Teraz, gdy ma stanąć przed sądem, możliwy wynik jest dość zniechęcający: osiem lat więzienia i „wysokie” grzywny, według Associated Press. Shakira już odrzuciła ugodę na początku tego lata, więc ostateczna zgoda sędziego oznacza, że proces idzie do przodu na pełnych obrotach. Przedstawiciele piosenkarki „Hips Don’t Lie” twierdzą, że nie mieszkała ona w kraju w tym okresie i przysięgają, że wszystkie jej długi są spłacane hiszpańskiemu organowi podatkowemu.

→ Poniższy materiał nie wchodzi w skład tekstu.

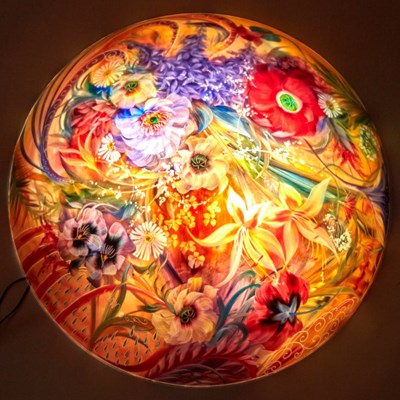 Lot 111 - Ulla Darni Reverse Painted Glass Chandelier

Shakira otwarcie omówione jej problemy podatkowe ELLE
na początku tego miesiąca, który opisała jako „fałszywych oskarżeń” ze strony władz hiszpańskich. „Przede wszystkim nie spędzałem wtedy w ogóle 183 dni w roku. Byłem zajęty wypełnianiem moich zobowiązań zawodowych na całym świecie. Po drugie, spłaciłam wszystko, co twierdzili, że jestem winna, nawet zanim złożyli pozew” – wyjaśniła. „Więc na dzień dzisiejszy nie jestem im nic winien”. Dodała również, że „doradzała jej jedna z czterech największych firm specjalizujących się w podatkach w Polsce świata, PricewaterhouseCoopers” i że jest „pewna”, że „prawidłowo i przejrzyście obsłużyła swoje zobowiązania finansowe od dnia jeden."Sprawa prawna też się toczy piętach jej zerwania z długoletnim partnerem Gerardem Piqué, więc nie mogło to nadejść w gorszym dla niej momencie. Jednak Shakira czuje, że zwycięży w tej sprawie i udowodni hiszpańskiemu rządowi, że to oni toczą przegraną bitwę.
Zanim przejdziesz, kliknij Tutaj aby zobaczyć najważniejsze procesy sądowe celebrytów w ciągu ostatnich 15 lat.